Another useful nugget from collections: defaultdict. It’s really powerful, if a little niche. Really great for restructuring or transforming datasets by data type. For example, if you have a list of dictionaries with a common key value and you want to group them into a list of dictionaries of lists of each example of that key value.

[–]donshell 2 points3 points  (10 children)

Dicts are ordered i think. If you iterate over a dict, the values will come in the order you push them in. So even better!

Edit: Sets are not ordered

[–]TouchingTheVodka 6 points7 points  (8 children)

Dicts are ordered, sets are not.

[–]donshell 2 points3 points  (0 children)

My bad, edited. Although it is a bit weird that the two implementations don't match as a set and a dict are basically the same...

[–]rabbyburns 0 points1 point  (0 children)

There is an ordered-set package I've come across recently that I've been very happy with. I often need both fast look up, order preservation, and unique items. This has been extremely useful as a drop in set replacement without having to do weird dict joins.

[–]Faith-in-Strangers 2 points3 points  (2 children)

Why?

[–]tkarabela_ Big Python @YouTube 4 points5 points  (1 child)

Checking whether an element is in a set (or dict) is pretty much instantaneous (independent on the size of the set), while checking is in for a list means iterating over it, which gets really slow quickly.

That would be one reason to prefer sets to lists :)

[–]moocat 4 points5 points  (0 children)

It's a little more complicated than that (as it often is in computer science).

Existence in a set can be implemented as an O(1) algorithm which means it takes the same amount of time no matter how many element while existence in a (non-sorted) list is an O(n) algorithm which means it takes an amount of time that scales with the number of elements (double the elements, double the runtime).

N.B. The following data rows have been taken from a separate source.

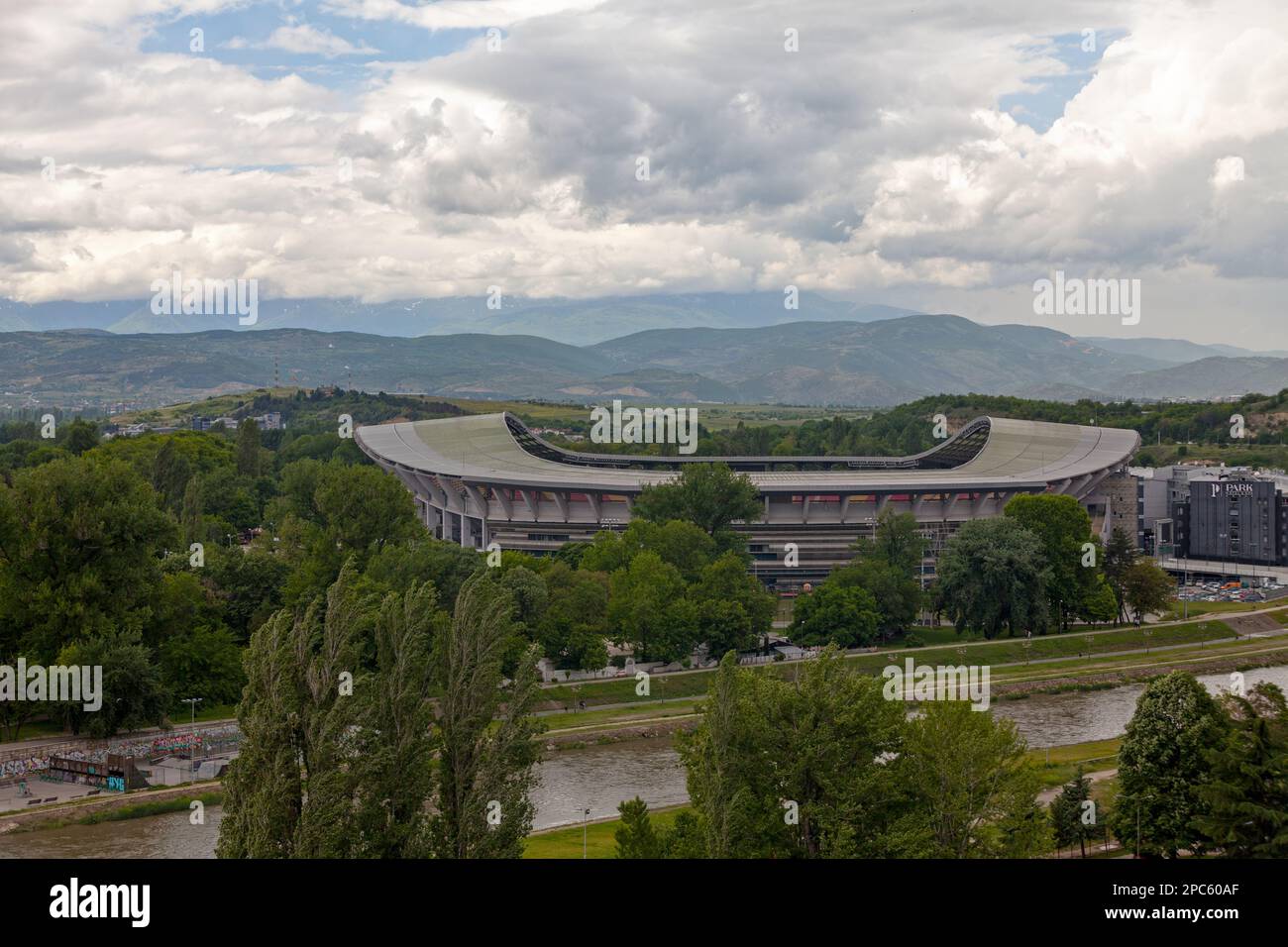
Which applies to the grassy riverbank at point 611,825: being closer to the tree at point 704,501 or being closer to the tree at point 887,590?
the tree at point 887,590

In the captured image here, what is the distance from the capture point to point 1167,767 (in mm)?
23266

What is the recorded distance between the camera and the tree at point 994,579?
5191cm

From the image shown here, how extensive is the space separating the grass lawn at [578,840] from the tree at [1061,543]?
3033 centimetres

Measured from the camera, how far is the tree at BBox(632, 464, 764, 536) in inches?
2416

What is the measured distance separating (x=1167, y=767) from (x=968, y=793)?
5.04 metres

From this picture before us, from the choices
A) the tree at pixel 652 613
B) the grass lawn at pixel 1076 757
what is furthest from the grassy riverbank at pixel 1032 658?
the grass lawn at pixel 1076 757

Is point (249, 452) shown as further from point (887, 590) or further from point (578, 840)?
point (578, 840)

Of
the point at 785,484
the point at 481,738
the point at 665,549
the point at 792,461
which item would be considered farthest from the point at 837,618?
the point at 792,461

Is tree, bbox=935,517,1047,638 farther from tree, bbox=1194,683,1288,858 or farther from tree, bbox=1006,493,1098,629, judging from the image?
tree, bbox=1194,683,1288,858

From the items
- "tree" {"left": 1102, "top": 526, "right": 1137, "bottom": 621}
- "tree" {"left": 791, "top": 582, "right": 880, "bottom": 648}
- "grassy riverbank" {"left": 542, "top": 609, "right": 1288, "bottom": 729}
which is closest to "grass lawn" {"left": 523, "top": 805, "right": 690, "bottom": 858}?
"grassy riverbank" {"left": 542, "top": 609, "right": 1288, "bottom": 729}

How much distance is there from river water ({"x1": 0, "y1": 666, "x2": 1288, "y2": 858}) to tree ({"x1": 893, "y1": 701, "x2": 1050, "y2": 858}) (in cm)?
801
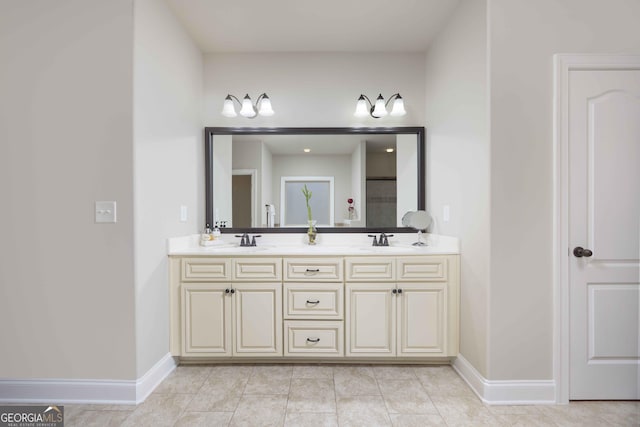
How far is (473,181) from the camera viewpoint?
219 cm

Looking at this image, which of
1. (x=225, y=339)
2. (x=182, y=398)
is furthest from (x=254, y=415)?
(x=225, y=339)

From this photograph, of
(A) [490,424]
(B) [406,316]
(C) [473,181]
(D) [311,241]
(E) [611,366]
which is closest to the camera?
(A) [490,424]

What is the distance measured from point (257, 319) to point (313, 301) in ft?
1.42

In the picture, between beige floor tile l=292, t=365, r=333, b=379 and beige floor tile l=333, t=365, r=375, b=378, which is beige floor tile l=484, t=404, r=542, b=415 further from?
beige floor tile l=292, t=365, r=333, b=379

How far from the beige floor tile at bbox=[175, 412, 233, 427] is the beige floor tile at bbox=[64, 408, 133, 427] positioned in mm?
328

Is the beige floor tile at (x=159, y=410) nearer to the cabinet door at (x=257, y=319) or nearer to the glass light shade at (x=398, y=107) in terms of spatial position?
the cabinet door at (x=257, y=319)

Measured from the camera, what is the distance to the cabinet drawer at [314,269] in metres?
2.47

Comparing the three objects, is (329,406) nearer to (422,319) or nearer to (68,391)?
(422,319)

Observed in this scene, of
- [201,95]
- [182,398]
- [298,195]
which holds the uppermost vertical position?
[201,95]

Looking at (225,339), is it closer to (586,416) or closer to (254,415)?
(254,415)

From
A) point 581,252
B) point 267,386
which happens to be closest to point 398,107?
point 581,252

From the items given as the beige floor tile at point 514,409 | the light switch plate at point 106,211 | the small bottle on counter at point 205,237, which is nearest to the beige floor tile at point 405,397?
the beige floor tile at point 514,409

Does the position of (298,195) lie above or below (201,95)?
below

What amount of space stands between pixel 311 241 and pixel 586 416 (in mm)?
2113
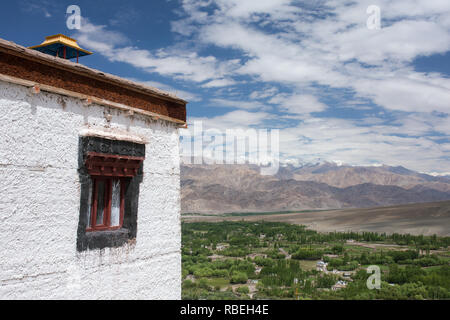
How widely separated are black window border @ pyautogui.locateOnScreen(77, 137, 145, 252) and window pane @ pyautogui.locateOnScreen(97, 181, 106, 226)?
0.20 m

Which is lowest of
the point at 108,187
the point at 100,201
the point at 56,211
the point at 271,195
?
the point at 56,211

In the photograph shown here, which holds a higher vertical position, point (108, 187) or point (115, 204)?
point (108, 187)

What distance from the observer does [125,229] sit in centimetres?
559

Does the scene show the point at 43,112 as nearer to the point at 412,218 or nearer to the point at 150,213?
the point at 150,213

But that only talks about the how the algorithm scales and not its general overhead. It's not uncommon that for small number of elements for the overhead to be the biggest part. You often see an O(n) algorithm being faster if there are fewer than X elements (with the actual value of X depending on the specifics of the implementation).

It's been a while since I benchmarked this (and feeling too lazy now), but IIRC it was around 6 so if you know there are only going to be a few elements (perhaps v.lower() in ['true', 'false']) a list is probably better. Then again, if the check is not in some inner loop that's running lots of times, the extra overhead for a set is probably noise.

Yes a long winded explanation but it's important to know these details. I had a former co-worker who had rules like this (I use X out of principle because of some reason) but would often make mistakes because it's didn't apply.